### Task to complete:
Answer with one number only: how many lines in the material contain "stars".

### Exercise material:
◇ ◇ ◇ ◇ ◇ ◇ ◇

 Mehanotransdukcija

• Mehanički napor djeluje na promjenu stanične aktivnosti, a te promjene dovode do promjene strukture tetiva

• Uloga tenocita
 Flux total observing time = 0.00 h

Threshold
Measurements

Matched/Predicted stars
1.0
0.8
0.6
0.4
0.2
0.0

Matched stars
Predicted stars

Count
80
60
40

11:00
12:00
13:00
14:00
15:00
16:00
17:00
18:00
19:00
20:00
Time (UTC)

◇ ◇ ◇ ◇ ◇ ◇ ◇

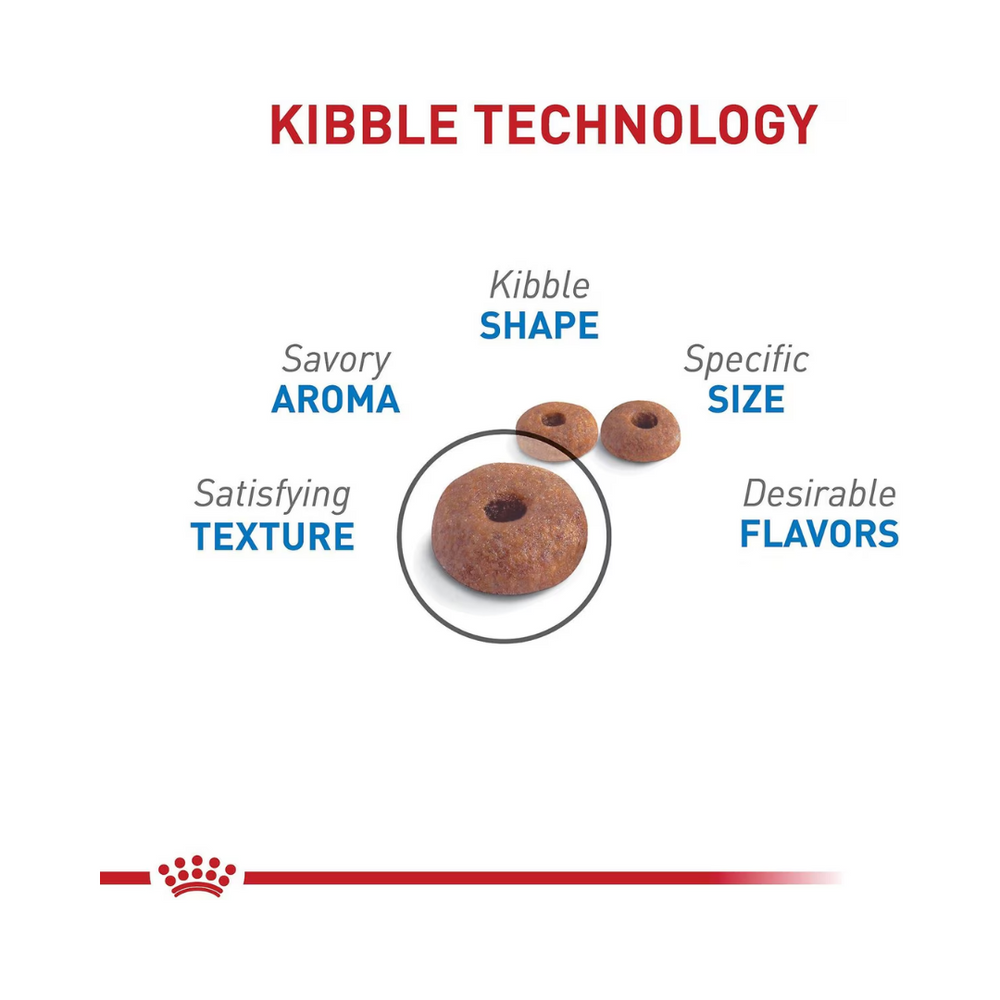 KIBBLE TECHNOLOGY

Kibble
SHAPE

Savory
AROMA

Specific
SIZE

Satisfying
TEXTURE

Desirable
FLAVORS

◇ ◇ ◇ ◇ ◇ ◇ ◇

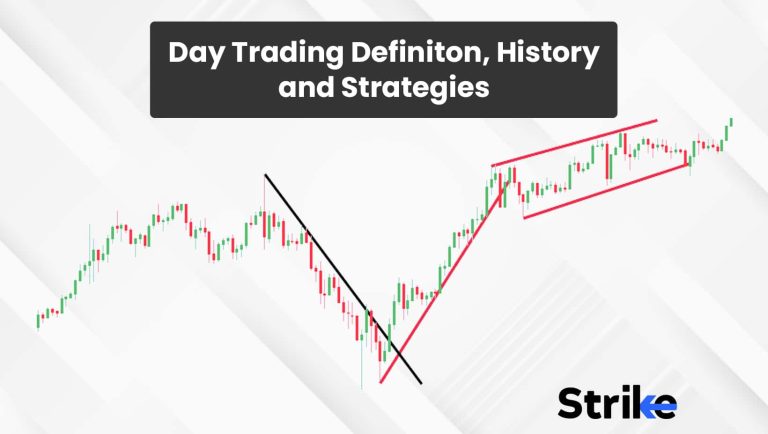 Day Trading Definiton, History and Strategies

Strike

◇ ◇ ◇ ◇ ◇ ◇ ◇

### The completed task:
3